- **Required actions**
a) In the capture account, who took the sword and revolver?
b) Copy the capture account from "I remembered the" to "and surrendered accordingly.".
c) Shorten the paragraph of the capture account that begins "My sword and revolver were taken," keeping its main facts.

- **Selection**
━━━━━━━━

I remembered the military maxim, a mounted man should never surrender until his horse is disabled, and hesitated an instant considering what to do, and quite in doubt whether I was myself, or some other fellow whom I had read of as captured and hung by guerrillas; but at the repetition of the sharp command “Surrender,” with the addition of the polite words, “you d- d Yankee son of a b — h,” aided by the somewhat disagreeable presence of the revolver immediately in my face, I concluded I was undoubtedly the other fellow, and surrendered accordingly.

My sword and revolver were taken at once by the sergeant, who proved to be Lieutenant C. F. Whiting, of Clark County, Virginia, in disguise, and who remarked, laughing, as he took them, “We closed up, captain, as you directed; as this is a favorite beat of Mosby's, I hope our drill was satisfactory.”

“All right, sergeant,” I replied. “Every dog has his day, and yours happens to come now. You have sneaked upon me in a cowardly way, disguised as a spy, and possibly my turn may come to-morrow.”

━━━━━━━━

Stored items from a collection
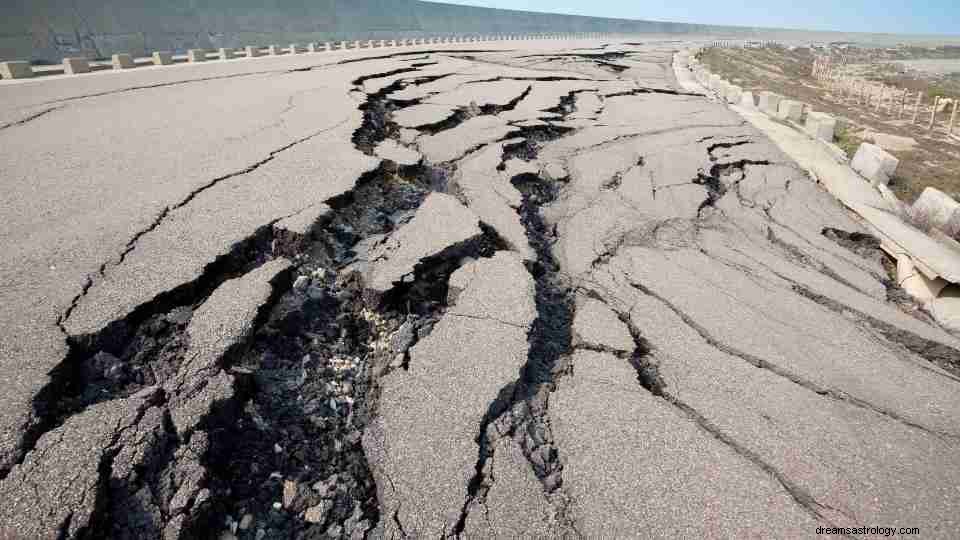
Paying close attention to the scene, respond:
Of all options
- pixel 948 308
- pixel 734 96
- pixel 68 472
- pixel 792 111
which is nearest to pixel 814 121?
pixel 792 111

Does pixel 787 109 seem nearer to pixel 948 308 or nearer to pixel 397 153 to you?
pixel 948 308

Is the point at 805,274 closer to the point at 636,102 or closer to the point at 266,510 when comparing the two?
the point at 266,510

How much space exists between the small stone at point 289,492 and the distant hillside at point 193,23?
14918 millimetres

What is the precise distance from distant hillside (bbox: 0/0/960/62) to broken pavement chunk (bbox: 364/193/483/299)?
542 inches

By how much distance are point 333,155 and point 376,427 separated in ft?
9.17

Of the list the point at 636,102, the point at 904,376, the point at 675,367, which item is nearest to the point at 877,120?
the point at 636,102

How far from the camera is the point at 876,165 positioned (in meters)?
6.07

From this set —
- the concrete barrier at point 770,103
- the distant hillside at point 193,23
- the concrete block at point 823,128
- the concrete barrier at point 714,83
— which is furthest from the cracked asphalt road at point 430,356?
the distant hillside at point 193,23

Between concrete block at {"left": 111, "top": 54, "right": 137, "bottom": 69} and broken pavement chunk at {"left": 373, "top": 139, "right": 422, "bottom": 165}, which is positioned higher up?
concrete block at {"left": 111, "top": 54, "right": 137, "bottom": 69}

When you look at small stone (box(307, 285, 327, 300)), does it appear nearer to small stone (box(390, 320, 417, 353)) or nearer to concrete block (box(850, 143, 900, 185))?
small stone (box(390, 320, 417, 353))

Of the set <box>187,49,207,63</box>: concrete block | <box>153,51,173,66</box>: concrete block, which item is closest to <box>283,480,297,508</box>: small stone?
<box>153,51,173,66</box>: concrete block

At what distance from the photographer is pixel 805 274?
327 cm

━━━━━━━━

- **Set of answers**
a) Lieutenant C. F. Whiting, of Clark County, Virginia, disguised as a sergeant.

b)
I remembered the military maxim, a mounted man should never surrender until his horse is disabled, and hesitated an instant considering what to do, and quite in doubt whether I was myself, or some other fellow whom I had read of as captured and hung by guerrillas; but at the repetition of the sharp command “Surrender,” with the addition of the polite words, “you d- d Yankee son of a b — h,” aided by the somewhat disagreeable presence of the revolver immediately in my face, I concluded I was undoubtedly the other fellow, and surrendered accordingly.

c) The sergeant who took the sword and revolver was really Lieutenant C. F. Whiting of Clark County, Virginia, in disguise. Laughing, he said they had closed up as the captain directed. Because this was a favorite beat of Mosby's, he hoped their drill was satisfactory.